他這時候并沒有意識到自己喜歡上了藍心語,欣賞她也隻是上司對下屬的欣賞,所以當這個下屬辜負了自己的欣賞,一點不知變通,連這點小事都不願做,還當着自己未婚妻的面,極有可能讓未婚妻誤會自己無能,他心下難免不喜,隻他還是下意識維護她,勉強道,“藍小姐的确不是生活助理,我陪你一起去拿吧”。
沙華似笑非笑大量了一眼藍心語,“俗話說上梁不正下梁歪,有個這麽一闆一眼的老闆,怪不得手下的員工都這麽一闆一眼了”。
沐之曦知道沙華不高興了,不願與她做口舌之争,笑了笑混了過去。
沐之曦将沙華送回風家後并沒有停留,風父風母知道她今天回來,一早就在家等着了,隻怕打擾了她和沐之曦才忍着沒去接機,一家人親親熱熱的說了半天話,見天色晚了,才往沐家而去。
原主在回來前精心爲沐家人一一準備了禮物,沙華現在并不願和沐家人交惡,便将原主選的禮物一一送出,重點強調了一下自己選這些禮物用的心力。
沐家人雖然不将這些禮物放在心裏,但見沙華這麽上趕着讨好自家人,心裏總是熨貼,還沒來得及得意,就聽沙華咯咯笑道,“對了,今天我遇到了一件好玩的事,說給大家樂樂”。
當下便将機場上發生的事添油加醋說了一番,末了意猶未盡道,“要我說之曦在外國讀幾年書還真不是白讀的,竟是這麽講民主自由了,今天我還在,那位藍小姐就這個樣子,可想而知平時如何,之曦竟還留在身邊”。
沐之曦沒想到她竟口無遮攔的将事情說了出來,還這麽明明白白的譏諷他無禦人之力,尴尬道,“藍小姐就是那樣的性子,她身手很好,救過我的命”。
雖說沙華是當作一個笑話來說,風父卻聽出了其他意思,他根基不穩,本來就怕沐家看不起他這樣的暴發戶,進而看不起他女兒,聽說沙華連沐之曦手下一個保镖都指派不動,沐之曦還護着那保镖,可以推想沐之曦根本沒把沙華放在心裏,否則一個小小的保镖又怎麽敢這樣給沙華沒臉?
冷着臉皮笑肉不笑道,“那就是侍寵生驕了?這樣的員工沐氏敢用,我風某人卻實在不敢跟敢用這樣員工的公司合作——”

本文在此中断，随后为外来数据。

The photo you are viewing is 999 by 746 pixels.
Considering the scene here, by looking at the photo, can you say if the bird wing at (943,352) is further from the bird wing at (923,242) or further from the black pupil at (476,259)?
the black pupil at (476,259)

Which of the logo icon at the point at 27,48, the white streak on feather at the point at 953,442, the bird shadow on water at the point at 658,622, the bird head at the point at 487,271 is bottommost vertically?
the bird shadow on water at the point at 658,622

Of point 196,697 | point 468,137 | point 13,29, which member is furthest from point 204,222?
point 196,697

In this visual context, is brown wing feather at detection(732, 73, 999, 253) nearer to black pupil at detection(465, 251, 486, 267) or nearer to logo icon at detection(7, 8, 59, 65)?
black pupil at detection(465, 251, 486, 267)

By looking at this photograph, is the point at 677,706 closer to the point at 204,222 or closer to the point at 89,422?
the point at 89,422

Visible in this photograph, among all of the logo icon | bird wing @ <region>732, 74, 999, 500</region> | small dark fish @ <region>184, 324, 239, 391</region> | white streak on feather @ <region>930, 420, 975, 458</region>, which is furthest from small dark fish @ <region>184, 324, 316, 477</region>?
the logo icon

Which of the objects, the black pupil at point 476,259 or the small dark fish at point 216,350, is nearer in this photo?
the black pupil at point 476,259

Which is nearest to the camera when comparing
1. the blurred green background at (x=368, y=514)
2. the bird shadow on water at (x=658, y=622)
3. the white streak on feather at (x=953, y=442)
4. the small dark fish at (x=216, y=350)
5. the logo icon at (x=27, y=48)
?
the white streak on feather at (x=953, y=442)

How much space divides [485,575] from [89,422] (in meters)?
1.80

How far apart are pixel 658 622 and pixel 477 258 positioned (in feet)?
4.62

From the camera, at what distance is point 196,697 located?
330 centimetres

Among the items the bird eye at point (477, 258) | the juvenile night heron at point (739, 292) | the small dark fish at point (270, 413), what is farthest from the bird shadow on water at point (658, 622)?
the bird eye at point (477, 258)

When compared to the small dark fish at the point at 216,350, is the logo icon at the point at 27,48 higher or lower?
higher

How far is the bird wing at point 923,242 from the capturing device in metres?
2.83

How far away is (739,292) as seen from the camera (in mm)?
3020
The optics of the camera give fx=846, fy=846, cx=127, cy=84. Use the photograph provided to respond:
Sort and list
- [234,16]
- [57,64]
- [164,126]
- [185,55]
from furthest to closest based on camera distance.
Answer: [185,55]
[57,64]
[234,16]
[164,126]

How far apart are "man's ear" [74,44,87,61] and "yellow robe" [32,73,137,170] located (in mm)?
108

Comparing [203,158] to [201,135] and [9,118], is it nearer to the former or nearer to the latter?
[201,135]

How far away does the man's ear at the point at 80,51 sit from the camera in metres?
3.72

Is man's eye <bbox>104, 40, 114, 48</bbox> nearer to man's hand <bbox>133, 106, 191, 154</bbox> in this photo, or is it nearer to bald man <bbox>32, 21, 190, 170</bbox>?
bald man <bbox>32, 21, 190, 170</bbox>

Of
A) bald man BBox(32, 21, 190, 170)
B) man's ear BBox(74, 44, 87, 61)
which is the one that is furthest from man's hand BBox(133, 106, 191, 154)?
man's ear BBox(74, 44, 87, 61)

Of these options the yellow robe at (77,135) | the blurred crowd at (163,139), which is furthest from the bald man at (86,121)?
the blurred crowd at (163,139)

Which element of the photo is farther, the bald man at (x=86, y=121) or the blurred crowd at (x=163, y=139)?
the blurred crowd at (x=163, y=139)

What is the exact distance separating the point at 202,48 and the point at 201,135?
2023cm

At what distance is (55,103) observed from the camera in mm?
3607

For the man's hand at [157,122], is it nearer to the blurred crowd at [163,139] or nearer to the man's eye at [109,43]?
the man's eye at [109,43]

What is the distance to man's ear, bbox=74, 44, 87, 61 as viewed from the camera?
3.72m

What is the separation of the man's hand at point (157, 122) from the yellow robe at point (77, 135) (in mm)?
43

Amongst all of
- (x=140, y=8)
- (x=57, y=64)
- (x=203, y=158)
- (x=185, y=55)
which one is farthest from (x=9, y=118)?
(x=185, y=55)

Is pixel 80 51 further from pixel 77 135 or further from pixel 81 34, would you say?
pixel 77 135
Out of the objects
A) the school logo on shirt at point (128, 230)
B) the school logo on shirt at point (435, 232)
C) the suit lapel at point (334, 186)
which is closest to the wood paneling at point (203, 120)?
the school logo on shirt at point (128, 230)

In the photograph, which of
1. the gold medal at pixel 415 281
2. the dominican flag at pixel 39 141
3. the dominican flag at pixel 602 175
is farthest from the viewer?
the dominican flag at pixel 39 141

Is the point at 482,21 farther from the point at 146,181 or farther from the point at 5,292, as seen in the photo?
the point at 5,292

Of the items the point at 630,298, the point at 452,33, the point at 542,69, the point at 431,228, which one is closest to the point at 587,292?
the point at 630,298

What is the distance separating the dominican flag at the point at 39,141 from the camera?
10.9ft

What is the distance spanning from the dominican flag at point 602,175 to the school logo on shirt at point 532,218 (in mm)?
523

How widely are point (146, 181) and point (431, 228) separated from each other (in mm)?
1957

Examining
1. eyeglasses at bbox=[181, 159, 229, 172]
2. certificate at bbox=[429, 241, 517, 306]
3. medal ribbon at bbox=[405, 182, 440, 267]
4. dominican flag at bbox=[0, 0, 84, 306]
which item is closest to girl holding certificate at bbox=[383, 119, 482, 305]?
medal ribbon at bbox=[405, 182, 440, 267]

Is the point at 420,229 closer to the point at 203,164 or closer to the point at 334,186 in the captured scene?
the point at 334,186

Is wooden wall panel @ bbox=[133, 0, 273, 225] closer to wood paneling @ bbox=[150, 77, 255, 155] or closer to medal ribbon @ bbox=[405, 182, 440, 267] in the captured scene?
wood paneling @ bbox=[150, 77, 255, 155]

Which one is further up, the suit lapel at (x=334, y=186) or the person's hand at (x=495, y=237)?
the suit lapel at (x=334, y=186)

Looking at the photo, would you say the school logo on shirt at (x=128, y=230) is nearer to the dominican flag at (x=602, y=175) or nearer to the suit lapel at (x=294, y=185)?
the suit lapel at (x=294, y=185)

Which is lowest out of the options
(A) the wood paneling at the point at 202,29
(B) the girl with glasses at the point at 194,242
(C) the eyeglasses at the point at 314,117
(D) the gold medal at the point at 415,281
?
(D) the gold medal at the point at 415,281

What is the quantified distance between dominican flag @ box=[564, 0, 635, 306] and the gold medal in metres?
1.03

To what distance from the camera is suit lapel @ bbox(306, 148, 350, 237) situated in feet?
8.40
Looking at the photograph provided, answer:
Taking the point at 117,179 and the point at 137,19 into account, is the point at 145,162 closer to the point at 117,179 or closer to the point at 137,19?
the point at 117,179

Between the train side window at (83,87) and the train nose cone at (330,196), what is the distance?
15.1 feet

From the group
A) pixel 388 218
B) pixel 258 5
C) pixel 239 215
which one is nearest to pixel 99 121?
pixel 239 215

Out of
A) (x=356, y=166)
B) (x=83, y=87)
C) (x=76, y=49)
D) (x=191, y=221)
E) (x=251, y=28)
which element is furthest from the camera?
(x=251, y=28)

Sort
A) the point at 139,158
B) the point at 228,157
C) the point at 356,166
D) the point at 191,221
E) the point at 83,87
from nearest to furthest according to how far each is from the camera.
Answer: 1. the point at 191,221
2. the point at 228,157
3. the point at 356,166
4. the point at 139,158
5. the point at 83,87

沙華忙打斷他的話,嗔道,“爸,不過一個保镖,您跟她生什麽氣,沐爺爺日理萬機,哪能顧到一個小保镖身上?”
但那小保镖可是明晃晃的天天在沐之曦面前晃!這是明晃晃的在質疑沐家第三代繼承人的能力了!
沐家人雖不爽沙華的話,可對沐之曦也生了不滿,畢竟是沐之曦先将把柄送到人家手裏的,堂堂沐家繼承人竟連一個小保镖治不住,平白讓親家看了笑話!更何況這親家還是他們一直看不起的!
雖然女兒打斷了自己的話,但風父性格果決,又對自己看人處事的目光頗爲自負,雖隻一件小事,他卻開始懷疑起沐之曦的人品、能力來。
他與沙父不同,沙父想将女兒培養成不輸于男兒、能獨當一面的女強人,所以願意相信女兒的判斷,照顧女兒的喜好,爲了女兒甯願對楚家讓步。
風父則更相信自己的眼光和判斷,他在商場上什麽沒看到過,多的是父子兄弟爲了丁點利益反目成仇的,有血緣的親人尚且如此,何況旁人?
女兒還那麽小,又一直待在學校,再聰明,眼光經驗也有限,他總要替她把好關,替她選出最完美的丈夫,才能放心将女兒交出去。這時候也不管女兒明顯想打圓場的心思,大刺刺站了起來,“我突然想起來,還有些小事沒辦,這就回去了,沐家這麽崇尚民主、自由,想必不會怪罪的吧?”